= Exercise brief =
Copy the records word for word, omitting all pictures.

= Material shown =
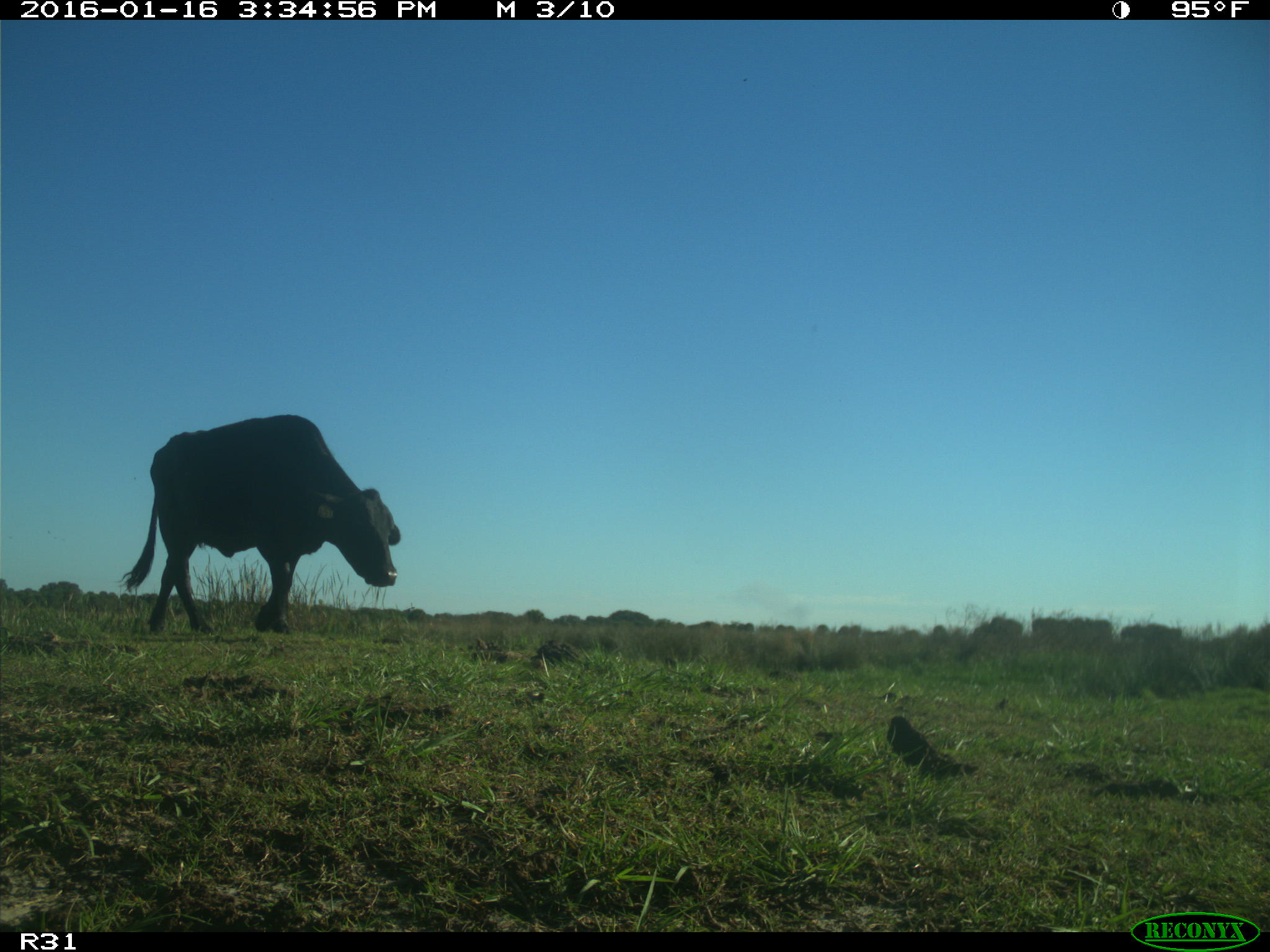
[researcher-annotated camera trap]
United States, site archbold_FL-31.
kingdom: Animalia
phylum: Chordata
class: Mammalia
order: Artiodactyla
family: Bovidae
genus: Bos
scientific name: Bos taurus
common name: domestic cow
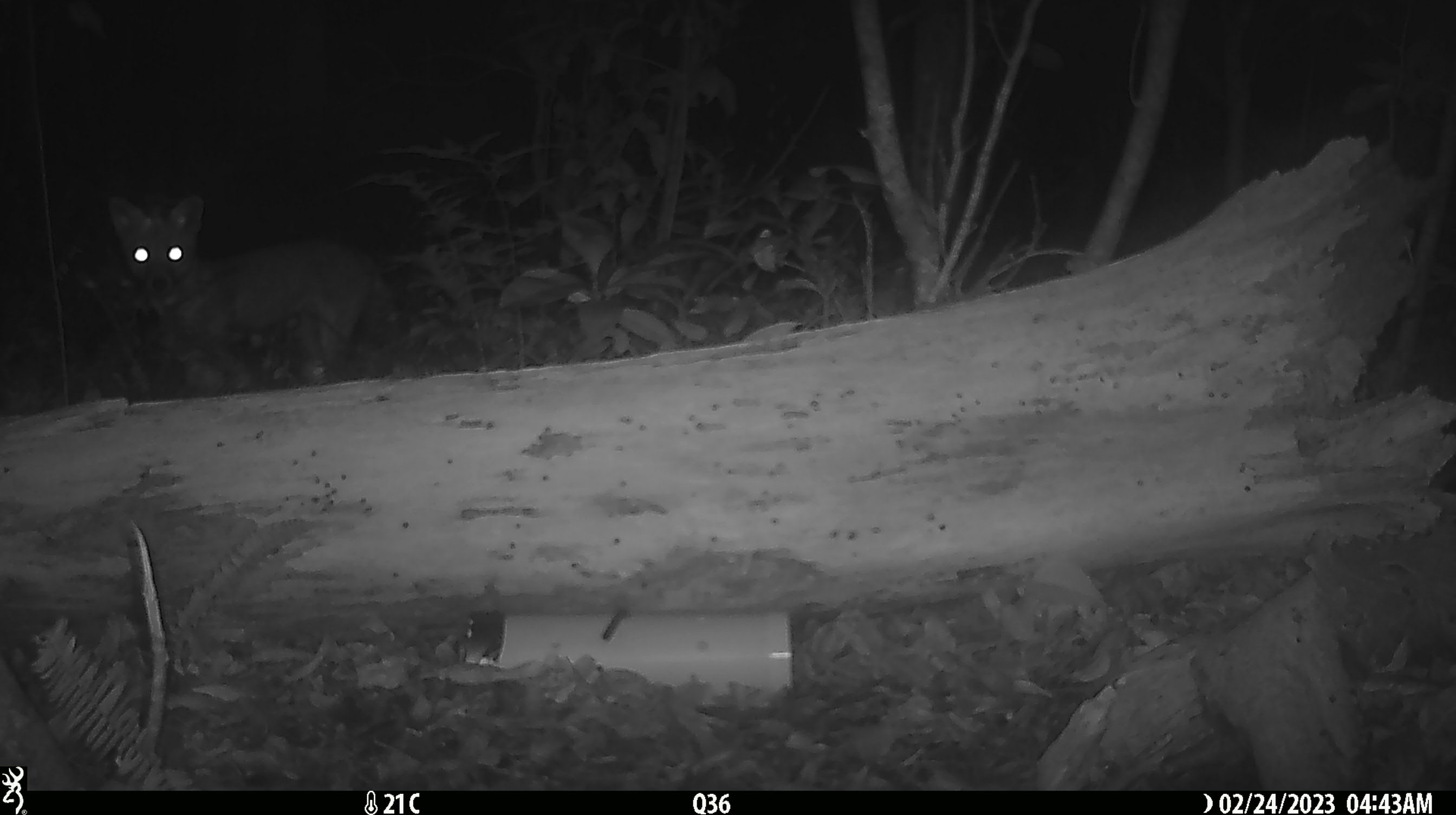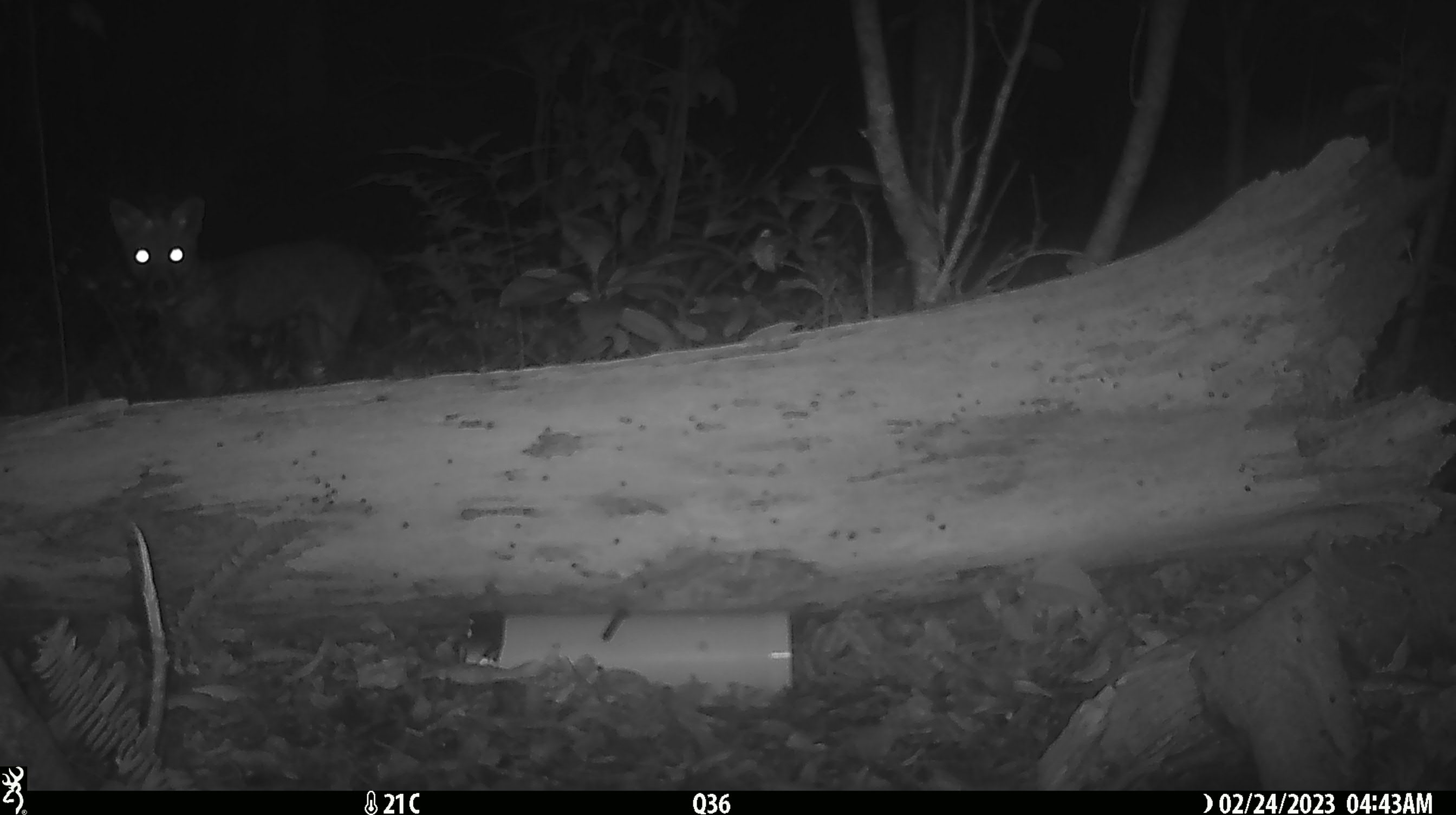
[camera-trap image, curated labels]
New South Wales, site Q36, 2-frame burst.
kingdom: Animalia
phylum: Chordata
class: Mammalia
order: Carnivora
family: Canidae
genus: Vulpes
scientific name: Vulpes vulpes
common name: red fox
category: fox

= The completed task =
[researcher-annotated camera trap]
United States, site archbold_FL-31.
kingdom: Animalia
phylum: Chordata
class: Mammalia
order: Artiodactyla
family: Bovidae
genus: Bos
scientific name: Bos taurus
common name: domestic cow
[camera-trap image, curated labels]
New South Wales, site Q36, 2-frame burst.
kingdom: Animalia
phylum: Chordata
class: Mammalia
order: Carnivora
family: Canidae
genus: Vulpes
scientific name: Vulpes vulpes
common name: red fox
category: fox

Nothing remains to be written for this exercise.